What you need to do.
A. Translate into Spanish this sentence from the passage about Matehy: "Magh Teicheadh might be translated as the ‘Plain of the Retreat’ or the ‘Plain of Flight’, as in the sense of fleeing."
B. Condense the paragraph of the passage about Matehy that begins "This is a classic graveyard" into a bulleted list that keeps its main facts.
C. Continue the passage about Matehy, picking up after its final sentence.

An older signpost, at Vicarstown Cross, on the Butter Road, carries the correct approximation of the name in its anglicised form: Matehy. I must admit that it is impossible for those not-in-the-know who come across it to pronounce it correctly. One friend renders the name as a diminutive of mathematics: maths, and offers it as ‘math-hie’, while most others are pushed to a composite of something that we wipe our feet on and dried grass for cattle as in ‘mat-hay’. I particularly enjoy when some Americans pull up in a self-drive car to look for directions to Blarney and I orientate them in the direction of the unpronouncable. Its correct and oblique pronounciation is ‘maw-te-ha’ which comes directly from the Irish Magh Teithe. Magh Teicheadh might be translated as the ‘Plain of the Retreat’ or the ‘Plain of Flight’, as in the sense of fleeing.

I can remember so well when I first moved to this lovely area, the neighbours called in, to introduce themselves, bringing with them welcoming gifts of bags of spuds, fresh hens’ eggs and steaming apple tarts. Remarkably, each and everyone of them, over the cup of tea, separately and unknowingly, recounted the legend of the graveyard in Matehy. This, within a few minutes of just meeting them! Their need to retell the tale and empower me in its significance as soon as possible was like some kind of initiation ritual and one which gave our locality its emotional and psychological identity. Such was and still is my fascination with the detail, I regularly walk the short distance up the road to the small cluster of houses that make up the sleepy community of Matehy. It has a fine school, an unusually named pub ‘The Strand Bar’, a small, disused post office, a church, a garage for tractor repairs and above all, a most imposing graveyard.

This is a classic graveyard  and has all the qualities that one would wish for in a place of antiquity. Firstly, the large circular wall which defines its perimeter puts one in mind of an early medieval foundation, similar to Donoughmore and Aghabullogue just out the road. Whether it is of that age or not, some of the walls of a ruined church from the later medieval period remain, ivy-clad and flanked by a number of towering yew trees. The sheer number of burials over time has created an undulating surface to the graveyard and the whole area is strewn with a host of magnificently carved headstones dating from the late 1700s onwards. One grave, from 1895, which reads ‘he served his country and loved his kind’ is that of the great, Cork-born patriot, Denny Lane, one of the leaders of the Young Irelanders and author of the much loved song Carrigdhoun.

Notwithstanding the great Denny Lane, what is most of interest here, is that according to local folklore, this graveyard received an unexpected inclusion of new burials overnight in the most macabre of circumstances. The events in question preport to take place in the early 1700s when the Penal Laws were in full force. At this time, the Protestant ascendency passed a number of severe laws in an attempt to expatriate the Catholic/Irish population, crushing them in respect of education, land ownership and all aspects of normal civic life. The regulations on their religious worship was especially harsh: a catholic was forbidden from exercising his religion; forbidden from participating in any catholic service or mass and would-be dissenters were bound by law to attend Protestant worship. Catholic priests were specifically targeted and the Bishop’s Banishment Act of 1697 set out to rid the country of all practicing priests, bishops and administrative clergy by 1 May 1698. A certain number stayed and some restrained tolerance was allowed with a further act of 1704 limiting their numbers to one registered priest per parish.

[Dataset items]
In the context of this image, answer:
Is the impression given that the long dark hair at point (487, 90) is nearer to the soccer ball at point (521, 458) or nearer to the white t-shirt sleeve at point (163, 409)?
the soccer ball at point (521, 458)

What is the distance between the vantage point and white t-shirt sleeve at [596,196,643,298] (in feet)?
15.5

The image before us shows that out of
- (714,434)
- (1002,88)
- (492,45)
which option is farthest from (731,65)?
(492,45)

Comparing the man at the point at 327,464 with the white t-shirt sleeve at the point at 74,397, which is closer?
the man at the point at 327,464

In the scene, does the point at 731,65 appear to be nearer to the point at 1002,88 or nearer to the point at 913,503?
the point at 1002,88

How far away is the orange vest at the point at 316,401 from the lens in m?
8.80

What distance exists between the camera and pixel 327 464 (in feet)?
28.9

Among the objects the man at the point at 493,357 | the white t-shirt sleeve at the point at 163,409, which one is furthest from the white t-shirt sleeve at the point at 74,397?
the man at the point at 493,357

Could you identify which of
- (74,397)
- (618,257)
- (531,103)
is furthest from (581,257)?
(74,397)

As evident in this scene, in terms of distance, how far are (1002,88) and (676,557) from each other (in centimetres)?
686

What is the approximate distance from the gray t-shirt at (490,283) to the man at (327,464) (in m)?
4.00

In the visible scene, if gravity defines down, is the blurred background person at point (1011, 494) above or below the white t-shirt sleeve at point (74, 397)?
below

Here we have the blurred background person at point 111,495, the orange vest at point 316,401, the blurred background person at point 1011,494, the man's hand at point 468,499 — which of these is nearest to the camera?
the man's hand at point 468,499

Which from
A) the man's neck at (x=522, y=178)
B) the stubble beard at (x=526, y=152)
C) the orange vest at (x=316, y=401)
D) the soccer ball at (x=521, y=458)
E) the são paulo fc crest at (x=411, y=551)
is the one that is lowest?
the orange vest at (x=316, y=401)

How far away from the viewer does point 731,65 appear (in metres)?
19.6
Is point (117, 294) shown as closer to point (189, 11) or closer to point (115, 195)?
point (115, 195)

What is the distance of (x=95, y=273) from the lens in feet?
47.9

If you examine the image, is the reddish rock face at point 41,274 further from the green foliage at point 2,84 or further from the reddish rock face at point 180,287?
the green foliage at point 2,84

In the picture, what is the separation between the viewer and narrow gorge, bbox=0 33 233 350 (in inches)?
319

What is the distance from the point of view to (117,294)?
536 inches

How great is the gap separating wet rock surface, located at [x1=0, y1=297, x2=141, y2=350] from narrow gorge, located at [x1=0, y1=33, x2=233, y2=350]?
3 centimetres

Answer set.
A. Magh Teicheadh podría traducirse como la ‘Llanura de la Retirada’ o la ‘Llanura de la Huida’, en el sentido de huir.

B.
- A large circular perimeter wall suggests an early medieval foundation, like Donoughmore and Aghabullogue nearby.
- Some ivy-clad walls of a ruined later medieval church remain, flanked by towering yew trees.
- The great number of burials has made the ground undulating.
- Many finely carved headstones date from the late 1700s onward.
- A grave from 1895, inscribed "he served his country and loved his kind," belongs to the Cork-born patriot Denny Lane, a leader of the Young Irelanders and author of the song Carrigdhoun.

C.
The most fundemental of the catholic priest’s obligations, i.e. the celebration of Sunday mass was now outlawed and illegal and hence the emergence of the well known Carraig an Aifrinn or Mass Rock’. The Mass rocks took advantage of naturally-occuring, large, flat slabs which functioned as a type of altar. The best sites were high up to allow a good view of any approaching military and open on all sides to facilitate escape routes in all directions. Such a mass rock is situated within sight of my house and sometimes features in the tale of the graveyard of Matehy. The former headmaster of Matehy National School, Cornelius Lehane, gives some interesting detail of the tale in the School’s Folklore Collection of 1937/1938 and various versions of the story still abound. What follows is a composite of all I have heard.

One Sunday morning a small congregation knelt in prayer in the field below the mass rock at Ballyshoneen, timidly attending their priest who on pain of his life celebrated the mass. Unknown to them a small party of yeomen, led by a notorious priest-hunter Captain Fox, had made the journey from the city on horseback. A thick fog prevailed on that morning and the military contingent were not observed by the lookouts. The yeomen heard the mumbling of prayers in the distance, dismounted and Captain Fox stealthily made his way up behind the priest.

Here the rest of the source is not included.